I’m going to circle back to my very first blog.
The picture shown is my thinking spot. It’s where I collect my feelings and try to figure them out.
It’s a daily struggle to even want to get up in the morning, let alone having to function. You know, get showered, dressed, go to work, be a mom…. But every day I do it all. It’s like a sick spell that casts over you. One minute you could be fine. And the next you’re just shut off. It’s difficult to explain. It could take just a minute to get over, or months. And there’s no real antidote to fix it. You just want to hide. Not speak to anyone, not go anywhere. You just stop caring about everything. You have this pit in your stomach and a hole in your heart. Sometimes you know what triggers it, other times you dont.
My explanation may be a bit off only because I have other contributing factors. As mentioned I have OCD, PTSD and anxiety. Most days I just feel beat down.
“What’s wrong” is something I hear way more than I should. It’s always so difficult to answer that question. It got to a point where I just have been saying that I haven’t been sleeping well. It’s either that or I’d have to take time to explain to people that sometimes I just don’t know what’s wrong, and other times I feel like they wouldn’t understand. Even my best friend, I tell her almost everything. And every now and then I feel like I’m just a broken record and all I do is complain. She says she doesn’t mind, but come on, even I don’t want to hear myself anymore. But yet, I have to get up every day and be a working mom. I’m also a single mom so it’s not like I get sick days or days where I can just pass off house work and parent duties to my spouse. I know my daughter can tell when I’m having an off day. I’ve never told her, but when I feel down and out, she’s more attentive and sometimes asks if we can just snuggle.

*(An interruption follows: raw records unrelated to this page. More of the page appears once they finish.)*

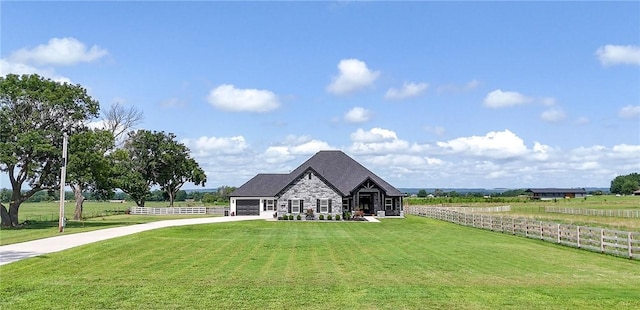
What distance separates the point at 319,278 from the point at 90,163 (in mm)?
30073

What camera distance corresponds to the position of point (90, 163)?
38625 mm

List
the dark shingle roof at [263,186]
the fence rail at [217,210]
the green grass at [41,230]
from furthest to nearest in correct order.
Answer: the fence rail at [217,210] < the dark shingle roof at [263,186] < the green grass at [41,230]

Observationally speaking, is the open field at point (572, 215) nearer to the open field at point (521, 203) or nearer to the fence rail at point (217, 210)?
the open field at point (521, 203)

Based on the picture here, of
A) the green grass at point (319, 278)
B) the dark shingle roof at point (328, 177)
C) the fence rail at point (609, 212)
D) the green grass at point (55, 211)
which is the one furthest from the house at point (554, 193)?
the green grass at point (319, 278)

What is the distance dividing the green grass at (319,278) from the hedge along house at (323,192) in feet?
89.6

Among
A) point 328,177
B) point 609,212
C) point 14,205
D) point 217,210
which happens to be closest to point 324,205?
point 328,177

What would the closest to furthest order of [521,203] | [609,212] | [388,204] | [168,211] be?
1. [388,204]
2. [609,212]
3. [168,211]
4. [521,203]

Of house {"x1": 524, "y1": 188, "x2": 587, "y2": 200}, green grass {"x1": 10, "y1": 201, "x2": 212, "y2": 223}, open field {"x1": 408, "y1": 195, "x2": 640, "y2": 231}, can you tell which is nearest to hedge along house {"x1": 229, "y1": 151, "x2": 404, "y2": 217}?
open field {"x1": 408, "y1": 195, "x2": 640, "y2": 231}

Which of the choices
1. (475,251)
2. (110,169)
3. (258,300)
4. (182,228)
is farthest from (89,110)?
(258,300)

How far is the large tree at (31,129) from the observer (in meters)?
36.1

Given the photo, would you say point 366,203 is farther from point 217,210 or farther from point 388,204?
point 217,210

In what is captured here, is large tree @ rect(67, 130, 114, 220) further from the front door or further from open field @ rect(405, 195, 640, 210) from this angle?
open field @ rect(405, 195, 640, 210)

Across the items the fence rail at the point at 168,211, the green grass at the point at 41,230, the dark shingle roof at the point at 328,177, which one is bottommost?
the green grass at the point at 41,230

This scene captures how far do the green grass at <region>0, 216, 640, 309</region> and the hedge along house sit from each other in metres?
27.3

I have suffered with depression for as long as I can remember. But I know it’s gotten worse since my abusive relationship (watch for my next blog), and even more so since the most recent ex (soon to be coming blog). It seems like everyone I have let in my life has left me and let me down. Everyone is so quick to say that they will be there for me and support me, but as soon as I let them in, I prove to myself why I was right in the first place to shut them out. It’s not like I let my guard down easily either. So they take so much time trying to break down my walls. It’s like a game to them, or so it seems.

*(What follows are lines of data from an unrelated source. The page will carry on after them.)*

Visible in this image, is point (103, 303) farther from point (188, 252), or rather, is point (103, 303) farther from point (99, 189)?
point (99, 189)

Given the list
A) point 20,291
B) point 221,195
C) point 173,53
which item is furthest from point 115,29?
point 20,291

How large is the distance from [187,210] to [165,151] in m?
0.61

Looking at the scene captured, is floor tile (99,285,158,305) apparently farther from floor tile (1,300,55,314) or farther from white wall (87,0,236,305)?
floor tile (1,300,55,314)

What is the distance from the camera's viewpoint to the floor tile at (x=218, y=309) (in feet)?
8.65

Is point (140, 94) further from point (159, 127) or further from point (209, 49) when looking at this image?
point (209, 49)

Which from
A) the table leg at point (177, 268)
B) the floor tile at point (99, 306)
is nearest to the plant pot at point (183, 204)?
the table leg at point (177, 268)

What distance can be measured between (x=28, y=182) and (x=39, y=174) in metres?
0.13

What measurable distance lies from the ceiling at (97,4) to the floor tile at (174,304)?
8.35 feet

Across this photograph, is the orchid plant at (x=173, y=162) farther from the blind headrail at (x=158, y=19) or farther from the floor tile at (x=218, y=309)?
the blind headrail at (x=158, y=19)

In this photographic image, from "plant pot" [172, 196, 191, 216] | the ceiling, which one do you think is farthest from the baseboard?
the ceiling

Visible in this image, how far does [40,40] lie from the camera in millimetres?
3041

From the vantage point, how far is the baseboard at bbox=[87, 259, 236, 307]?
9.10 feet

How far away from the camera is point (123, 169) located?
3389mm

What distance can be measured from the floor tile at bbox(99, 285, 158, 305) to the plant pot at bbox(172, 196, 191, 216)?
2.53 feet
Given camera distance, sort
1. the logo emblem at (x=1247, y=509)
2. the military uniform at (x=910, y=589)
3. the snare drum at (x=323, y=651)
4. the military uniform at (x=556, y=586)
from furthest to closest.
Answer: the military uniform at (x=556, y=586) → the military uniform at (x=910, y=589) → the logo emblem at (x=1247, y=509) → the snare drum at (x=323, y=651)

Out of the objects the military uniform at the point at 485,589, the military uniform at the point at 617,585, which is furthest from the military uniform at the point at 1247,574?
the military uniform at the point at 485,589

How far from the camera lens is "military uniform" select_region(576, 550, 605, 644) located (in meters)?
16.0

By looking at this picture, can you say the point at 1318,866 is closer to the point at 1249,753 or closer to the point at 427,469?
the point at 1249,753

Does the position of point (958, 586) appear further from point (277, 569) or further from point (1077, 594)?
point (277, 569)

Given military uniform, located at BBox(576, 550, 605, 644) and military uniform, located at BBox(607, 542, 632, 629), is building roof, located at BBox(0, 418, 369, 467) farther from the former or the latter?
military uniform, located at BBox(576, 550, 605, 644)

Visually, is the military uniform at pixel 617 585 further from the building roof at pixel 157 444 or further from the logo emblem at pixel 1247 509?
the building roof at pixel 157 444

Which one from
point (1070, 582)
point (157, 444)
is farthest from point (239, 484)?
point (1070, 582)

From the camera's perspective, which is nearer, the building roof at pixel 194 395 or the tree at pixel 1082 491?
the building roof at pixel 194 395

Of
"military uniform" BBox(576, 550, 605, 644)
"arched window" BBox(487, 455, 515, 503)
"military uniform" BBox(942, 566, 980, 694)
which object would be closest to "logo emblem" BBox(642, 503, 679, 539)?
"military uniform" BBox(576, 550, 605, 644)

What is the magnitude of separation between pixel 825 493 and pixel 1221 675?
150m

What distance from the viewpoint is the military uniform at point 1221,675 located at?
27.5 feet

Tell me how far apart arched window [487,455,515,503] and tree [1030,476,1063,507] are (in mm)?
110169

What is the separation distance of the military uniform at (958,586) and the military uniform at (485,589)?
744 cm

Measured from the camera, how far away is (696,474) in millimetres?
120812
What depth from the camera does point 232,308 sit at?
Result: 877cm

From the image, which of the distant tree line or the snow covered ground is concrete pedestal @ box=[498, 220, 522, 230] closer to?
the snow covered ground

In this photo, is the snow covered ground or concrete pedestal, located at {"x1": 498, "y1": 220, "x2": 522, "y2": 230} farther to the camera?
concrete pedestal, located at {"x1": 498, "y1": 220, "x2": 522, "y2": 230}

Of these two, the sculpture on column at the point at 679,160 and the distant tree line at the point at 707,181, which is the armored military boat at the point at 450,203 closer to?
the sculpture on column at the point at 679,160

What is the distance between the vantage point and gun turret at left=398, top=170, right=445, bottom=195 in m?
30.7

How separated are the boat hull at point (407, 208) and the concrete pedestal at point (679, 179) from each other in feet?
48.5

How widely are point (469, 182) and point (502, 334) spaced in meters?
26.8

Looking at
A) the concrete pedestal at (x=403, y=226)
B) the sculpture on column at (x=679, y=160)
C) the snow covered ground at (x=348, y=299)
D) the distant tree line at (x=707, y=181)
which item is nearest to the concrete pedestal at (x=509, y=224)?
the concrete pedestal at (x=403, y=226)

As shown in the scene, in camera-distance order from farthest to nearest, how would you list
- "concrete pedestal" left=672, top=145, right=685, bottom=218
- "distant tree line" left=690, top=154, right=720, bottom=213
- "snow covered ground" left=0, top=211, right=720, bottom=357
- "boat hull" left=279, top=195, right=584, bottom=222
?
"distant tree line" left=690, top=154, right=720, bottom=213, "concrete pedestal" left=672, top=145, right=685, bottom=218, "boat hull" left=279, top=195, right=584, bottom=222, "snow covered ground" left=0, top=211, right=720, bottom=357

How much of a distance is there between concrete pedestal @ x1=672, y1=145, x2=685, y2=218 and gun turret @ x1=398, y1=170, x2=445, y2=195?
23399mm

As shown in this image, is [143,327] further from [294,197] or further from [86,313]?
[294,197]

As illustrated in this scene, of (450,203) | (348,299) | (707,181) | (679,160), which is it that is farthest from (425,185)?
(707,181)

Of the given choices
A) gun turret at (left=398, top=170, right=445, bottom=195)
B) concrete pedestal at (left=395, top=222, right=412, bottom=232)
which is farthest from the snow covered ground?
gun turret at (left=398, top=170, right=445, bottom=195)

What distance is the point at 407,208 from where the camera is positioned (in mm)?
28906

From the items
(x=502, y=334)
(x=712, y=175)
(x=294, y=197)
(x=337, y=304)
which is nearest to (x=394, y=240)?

Trust is not something that I give away easily. So it affects me so much when I finally trust people to be shown I was right all along. Especially when I tell them some of my past. Not only do I have to relive it at that moment, but after they leave it hurts so much more. But I don’t want to be one of those people that just gives up on love. I wholeheartedly want to believe it in. That love that people conquer the world with. But perhaps it’s just a pipedream. Anyways.
Depression is a daily struggle. And it requires a lot of patience from everyone involved. When I told my mom I suffered from depression, she told me to get over myself she had it first and said “how do you think I feel.” Words I never wanted to hear from my mother. She’s also an alcoholic so the 2 don’t mix well.
When you’re depressed, things just don’t make sense. And the smallest things hurt you. You never feel satisfied. How sad is that, that some people never feel satisfied in their life no matter how many things “go right” in their life. There’s always something to kick you down. It’s a slump that is sometimes so difficult to get out of. I wish so much that there was a quick fix. It’s draining to have all motivation, hope and excitement gone. All happiness washed away. Sometimes you can’t help but think if there will ever be an end to the madness. It’s just a constant voice inside your head bringing you down in everything you do. Not to mention the daily life struggles you feel.
And yet, you put on a smile and face every day…. if anyone out there ever needs an ear, someone to listen without judgement, please talk to me. I understand and I will be there for you if nobody else will. Everyone needs that reminder.